Herr Staatssekretär, darf ich mal kurz unterbrechen. Es wäre ganz gut, wenn wir den Thüringer Gesetzentwurf jetzt begründen und Ihre Ausführungen, denke ich, haben dann gut Platz in der Aussprache zum Gesamtkontext.

(Beifall bei der PDS, SPD)

Das ist die Begründung zum Thüringer Gesetzentwurf, weil das erklärt, wieso Thüringen überhaupt einen Gesetzentwurf machen muss.

(Beifall bei der CDU)

(Zwischenruf Abg. Ellenberger, SPD: Sonst hätten wir nämlich gar keinen, wenn wir den vom Bund nicht hätten.)

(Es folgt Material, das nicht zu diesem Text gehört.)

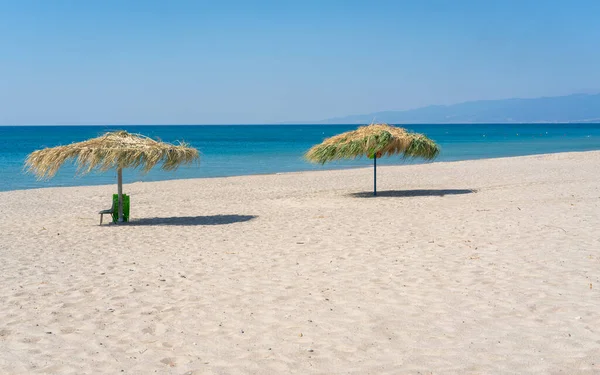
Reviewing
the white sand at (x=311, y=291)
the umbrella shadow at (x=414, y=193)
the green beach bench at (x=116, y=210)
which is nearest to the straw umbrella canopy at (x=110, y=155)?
the green beach bench at (x=116, y=210)

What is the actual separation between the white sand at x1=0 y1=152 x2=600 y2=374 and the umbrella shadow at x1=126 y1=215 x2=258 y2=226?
0.04m

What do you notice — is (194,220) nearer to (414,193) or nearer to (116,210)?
(116,210)

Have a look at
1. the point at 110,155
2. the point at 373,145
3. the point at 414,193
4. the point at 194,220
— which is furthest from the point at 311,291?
the point at 414,193

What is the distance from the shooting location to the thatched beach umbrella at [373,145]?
45.5ft

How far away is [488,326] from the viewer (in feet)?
15.6

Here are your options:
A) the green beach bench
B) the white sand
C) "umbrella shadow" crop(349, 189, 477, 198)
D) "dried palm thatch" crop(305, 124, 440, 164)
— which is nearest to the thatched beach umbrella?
"dried palm thatch" crop(305, 124, 440, 164)

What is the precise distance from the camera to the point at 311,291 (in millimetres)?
5906

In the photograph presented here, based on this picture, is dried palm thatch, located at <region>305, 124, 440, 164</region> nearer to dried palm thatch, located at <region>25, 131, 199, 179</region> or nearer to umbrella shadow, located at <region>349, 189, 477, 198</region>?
umbrella shadow, located at <region>349, 189, 477, 198</region>

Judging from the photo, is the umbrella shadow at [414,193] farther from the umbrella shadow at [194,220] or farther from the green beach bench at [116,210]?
the green beach bench at [116,210]

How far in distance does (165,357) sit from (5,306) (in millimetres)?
2148

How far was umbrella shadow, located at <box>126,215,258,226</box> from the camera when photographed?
1116 centimetres

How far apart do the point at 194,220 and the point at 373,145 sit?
4.56 metres

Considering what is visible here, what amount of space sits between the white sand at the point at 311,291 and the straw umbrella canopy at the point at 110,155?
3.56 ft

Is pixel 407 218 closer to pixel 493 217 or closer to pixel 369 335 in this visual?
pixel 493 217
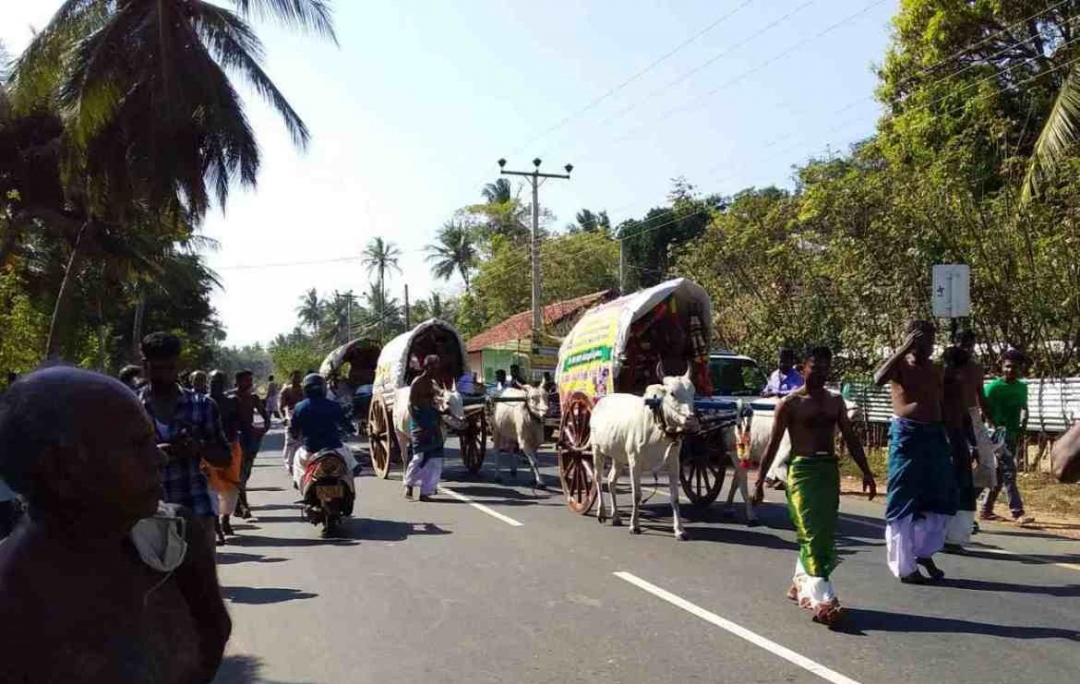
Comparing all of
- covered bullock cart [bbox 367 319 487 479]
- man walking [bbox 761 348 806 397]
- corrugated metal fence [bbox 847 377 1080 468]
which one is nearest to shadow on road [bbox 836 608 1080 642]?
man walking [bbox 761 348 806 397]

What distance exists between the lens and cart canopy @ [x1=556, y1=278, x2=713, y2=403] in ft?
42.0

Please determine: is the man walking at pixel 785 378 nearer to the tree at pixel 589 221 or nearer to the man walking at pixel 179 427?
the man walking at pixel 179 427

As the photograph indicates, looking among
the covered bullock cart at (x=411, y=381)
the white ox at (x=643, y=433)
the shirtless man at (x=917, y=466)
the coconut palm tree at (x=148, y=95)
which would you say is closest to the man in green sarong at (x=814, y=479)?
the shirtless man at (x=917, y=466)

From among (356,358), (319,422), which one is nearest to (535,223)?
(356,358)

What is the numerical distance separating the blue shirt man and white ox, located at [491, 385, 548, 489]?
460 cm

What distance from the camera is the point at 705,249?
23391mm

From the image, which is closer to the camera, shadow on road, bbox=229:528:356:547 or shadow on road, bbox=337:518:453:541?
shadow on road, bbox=229:528:356:547

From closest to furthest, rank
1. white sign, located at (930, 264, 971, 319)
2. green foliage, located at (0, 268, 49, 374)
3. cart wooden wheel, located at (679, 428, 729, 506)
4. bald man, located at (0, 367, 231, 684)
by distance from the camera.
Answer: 1. bald man, located at (0, 367, 231, 684)
2. cart wooden wheel, located at (679, 428, 729, 506)
3. white sign, located at (930, 264, 971, 319)
4. green foliage, located at (0, 268, 49, 374)

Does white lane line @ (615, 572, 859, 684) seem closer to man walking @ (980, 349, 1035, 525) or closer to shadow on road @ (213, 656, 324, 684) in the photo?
shadow on road @ (213, 656, 324, 684)

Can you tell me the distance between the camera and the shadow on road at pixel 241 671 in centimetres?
600

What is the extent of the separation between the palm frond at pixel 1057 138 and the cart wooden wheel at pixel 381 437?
1153 cm

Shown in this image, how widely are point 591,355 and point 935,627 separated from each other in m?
7.07

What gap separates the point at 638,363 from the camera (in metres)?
13.4

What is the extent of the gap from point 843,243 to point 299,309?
9815 centimetres
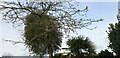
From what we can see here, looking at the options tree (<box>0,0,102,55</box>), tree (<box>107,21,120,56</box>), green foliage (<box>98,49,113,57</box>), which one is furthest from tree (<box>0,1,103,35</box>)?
green foliage (<box>98,49,113,57</box>)

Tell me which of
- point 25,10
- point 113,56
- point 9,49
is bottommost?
point 113,56

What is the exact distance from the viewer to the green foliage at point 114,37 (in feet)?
67.5

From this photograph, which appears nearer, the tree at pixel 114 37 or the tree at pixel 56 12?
the tree at pixel 56 12

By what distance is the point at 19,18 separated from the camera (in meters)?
3.31

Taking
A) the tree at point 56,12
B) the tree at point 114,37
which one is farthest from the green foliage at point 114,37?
the tree at point 56,12

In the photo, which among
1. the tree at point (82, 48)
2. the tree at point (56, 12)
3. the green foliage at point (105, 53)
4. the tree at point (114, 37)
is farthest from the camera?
the tree at point (82, 48)

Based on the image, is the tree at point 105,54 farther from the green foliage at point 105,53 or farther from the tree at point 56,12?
the tree at point 56,12

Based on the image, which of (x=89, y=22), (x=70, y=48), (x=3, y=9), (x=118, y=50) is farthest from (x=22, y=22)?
Answer: (x=70, y=48)

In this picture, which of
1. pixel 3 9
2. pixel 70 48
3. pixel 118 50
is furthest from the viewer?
pixel 70 48

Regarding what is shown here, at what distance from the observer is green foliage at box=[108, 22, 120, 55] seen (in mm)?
20578

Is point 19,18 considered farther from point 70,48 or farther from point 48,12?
point 70,48

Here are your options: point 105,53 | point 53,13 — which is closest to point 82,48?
point 105,53

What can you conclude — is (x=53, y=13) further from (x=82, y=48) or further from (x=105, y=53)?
(x=82, y=48)

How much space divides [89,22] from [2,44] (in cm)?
152
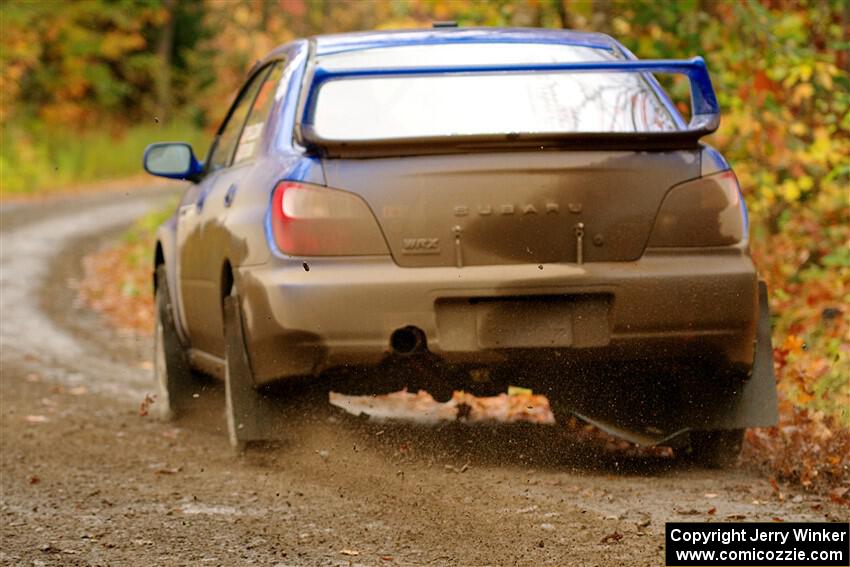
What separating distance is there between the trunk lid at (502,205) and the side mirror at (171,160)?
7.00 ft

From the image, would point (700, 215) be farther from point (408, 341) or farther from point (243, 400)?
point (243, 400)

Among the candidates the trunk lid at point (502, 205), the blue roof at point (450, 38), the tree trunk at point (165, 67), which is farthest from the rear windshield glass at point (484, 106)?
the tree trunk at point (165, 67)

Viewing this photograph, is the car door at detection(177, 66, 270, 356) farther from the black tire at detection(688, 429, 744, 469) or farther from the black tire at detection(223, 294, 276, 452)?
the black tire at detection(688, 429, 744, 469)

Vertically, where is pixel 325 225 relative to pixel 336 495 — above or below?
above

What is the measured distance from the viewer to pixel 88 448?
7.10 meters

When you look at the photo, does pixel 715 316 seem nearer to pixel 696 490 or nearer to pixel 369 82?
pixel 696 490

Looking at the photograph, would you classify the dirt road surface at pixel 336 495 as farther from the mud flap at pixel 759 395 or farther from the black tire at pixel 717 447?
the mud flap at pixel 759 395

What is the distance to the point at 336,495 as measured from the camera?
5.60 metres

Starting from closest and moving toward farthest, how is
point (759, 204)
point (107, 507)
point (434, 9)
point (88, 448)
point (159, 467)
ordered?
point (107, 507), point (159, 467), point (88, 448), point (759, 204), point (434, 9)

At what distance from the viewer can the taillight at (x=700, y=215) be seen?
5645 mm

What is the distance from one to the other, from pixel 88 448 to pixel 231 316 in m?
1.36

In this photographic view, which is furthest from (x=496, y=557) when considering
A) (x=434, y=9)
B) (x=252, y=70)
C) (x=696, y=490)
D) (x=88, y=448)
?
(x=434, y=9)

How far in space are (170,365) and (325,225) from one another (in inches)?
102

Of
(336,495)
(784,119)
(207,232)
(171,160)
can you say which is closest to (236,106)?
(171,160)
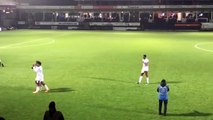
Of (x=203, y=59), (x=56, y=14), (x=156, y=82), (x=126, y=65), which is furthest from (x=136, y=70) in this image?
(x=56, y=14)

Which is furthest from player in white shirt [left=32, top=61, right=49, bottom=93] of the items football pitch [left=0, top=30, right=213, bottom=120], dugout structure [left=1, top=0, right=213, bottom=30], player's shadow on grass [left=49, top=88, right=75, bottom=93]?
dugout structure [left=1, top=0, right=213, bottom=30]

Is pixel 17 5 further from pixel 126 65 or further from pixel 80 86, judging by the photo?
pixel 80 86

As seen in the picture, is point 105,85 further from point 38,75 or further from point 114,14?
point 114,14

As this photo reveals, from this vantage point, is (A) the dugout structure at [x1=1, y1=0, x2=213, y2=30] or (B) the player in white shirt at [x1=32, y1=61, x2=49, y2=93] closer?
(B) the player in white shirt at [x1=32, y1=61, x2=49, y2=93]

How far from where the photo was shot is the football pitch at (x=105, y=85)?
17531 mm

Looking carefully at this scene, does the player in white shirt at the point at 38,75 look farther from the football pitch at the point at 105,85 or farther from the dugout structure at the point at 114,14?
the dugout structure at the point at 114,14

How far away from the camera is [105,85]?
78.1ft

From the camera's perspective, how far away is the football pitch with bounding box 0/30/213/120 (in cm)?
1753

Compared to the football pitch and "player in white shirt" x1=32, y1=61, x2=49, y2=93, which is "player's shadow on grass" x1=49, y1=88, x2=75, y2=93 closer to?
the football pitch

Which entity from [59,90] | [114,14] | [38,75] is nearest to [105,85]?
[59,90]

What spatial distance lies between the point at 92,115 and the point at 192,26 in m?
70.4

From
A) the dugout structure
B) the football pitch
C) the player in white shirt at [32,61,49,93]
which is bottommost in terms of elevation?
the football pitch

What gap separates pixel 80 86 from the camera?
23547 millimetres

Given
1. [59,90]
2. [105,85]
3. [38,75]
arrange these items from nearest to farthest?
[38,75], [59,90], [105,85]
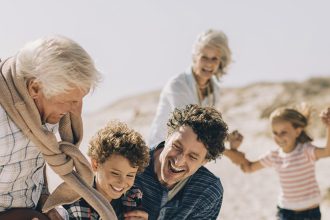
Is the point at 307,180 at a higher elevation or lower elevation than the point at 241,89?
lower

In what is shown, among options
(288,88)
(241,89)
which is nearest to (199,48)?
(288,88)

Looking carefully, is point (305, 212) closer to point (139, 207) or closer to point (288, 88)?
point (139, 207)

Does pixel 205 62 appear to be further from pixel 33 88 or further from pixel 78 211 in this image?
pixel 33 88

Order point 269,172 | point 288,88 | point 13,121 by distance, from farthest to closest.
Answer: point 288,88 → point 269,172 → point 13,121

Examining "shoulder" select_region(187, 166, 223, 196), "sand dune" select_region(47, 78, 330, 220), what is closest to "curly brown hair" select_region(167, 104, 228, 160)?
"shoulder" select_region(187, 166, 223, 196)

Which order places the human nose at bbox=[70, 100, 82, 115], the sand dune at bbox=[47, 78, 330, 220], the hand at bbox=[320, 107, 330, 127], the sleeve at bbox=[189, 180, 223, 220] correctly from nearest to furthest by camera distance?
the human nose at bbox=[70, 100, 82, 115], the sleeve at bbox=[189, 180, 223, 220], the hand at bbox=[320, 107, 330, 127], the sand dune at bbox=[47, 78, 330, 220]

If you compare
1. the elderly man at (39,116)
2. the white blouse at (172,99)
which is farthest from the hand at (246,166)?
the elderly man at (39,116)

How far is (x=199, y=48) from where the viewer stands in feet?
17.4

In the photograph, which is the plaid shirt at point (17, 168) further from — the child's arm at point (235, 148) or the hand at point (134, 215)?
the child's arm at point (235, 148)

Dieser zweite Teil des Gesetzes erlitt das voraussehbare Schicksal, nämlich keine Zustimmung, und der darauf vom Bundestag angerufene Vermittlungsausschuss ist bisher nicht zu Ergebnissen gekommen. Das Ergänzungsgesetz könnte möglicherweise deshalb gänzlich scheitern. Ich betone erneut, dass sich die Landesregierung nicht gegen einen rechtlichen Rahmen für gleichgeschlechtliche Lebenspartnerschaften wendet. Ein solches Rechtsinstitut muss sich jedoch eindeutig vom Rechtsinstitut der Ehe unterscheiden. Einer entsprechenden Verständigung wird sich die Landesregierung im Vermittlungsausschuss nicht verschließen. Das setzt aber voraus, dass auch die bereits in Kraft getretenen Regelungen zum Lebenspartnerschaftsgesetz nochmals auf den Prüfstand kommen. Die bundesrechtlichen Vorgaben sind am 1. August 2001 in Kraft getreten, nachdem das Bundesverfassungsgericht die Anträge Bayerns und Sachsens auf Erlass einer einstweiligen Anordnung abgelehnt hatte. In Thüringen trat damit die Situation ein, dass das Landesverwaltungsamt aufgrund seiner Auffangzuständigkeit vorläufig die zuständige Behörde im Sinne des Lebenspartnerschaftsgesetzes ist. Für die Übertragung der Aufgaben auf die kommunale Ebene bedarf es nach der Thüringer Verfassung eines Gesetzes. Die Begründung zum Lebenspartnerschaftsgesetz geht selbst davon aus, dass es in der Sache nicht darum geht, eine der Ehe vergleichbare Lebensform zu institutionalisieren, sondern durch eine Registrierung von gleichgeschlechtlichen Lebenspartnerschaften Diskriminierungen abzubauen. Die Entscheidung der Landesregierung für die Landkreise und kreisfreien Städte soll auch dem Umstand Rechnung tragen, dass nicht jedes kleine Standesamt mit dieser Aufgabe betraut werden muss. Unseren 180 Standesämtern würde ein enormer Aufwand und Fortbildungsbedarf entstehen, das Anmeldeund Prüfverfahren kann sich bei Fällen mit Auslandsbeteiligung durchaus schwierig gestalten. Natürlich, wenn ich nur 13 Anmeldungen bis jetzt habe und beschäftige 180 Standesbeamte mit Fortbildung, dann ist es ein erheblicher Aufwand.

(Beifall bei der CDU)

(Zwischenruf Abg. O. Kretschmer, SPD: Bil- dung schadet nicht!)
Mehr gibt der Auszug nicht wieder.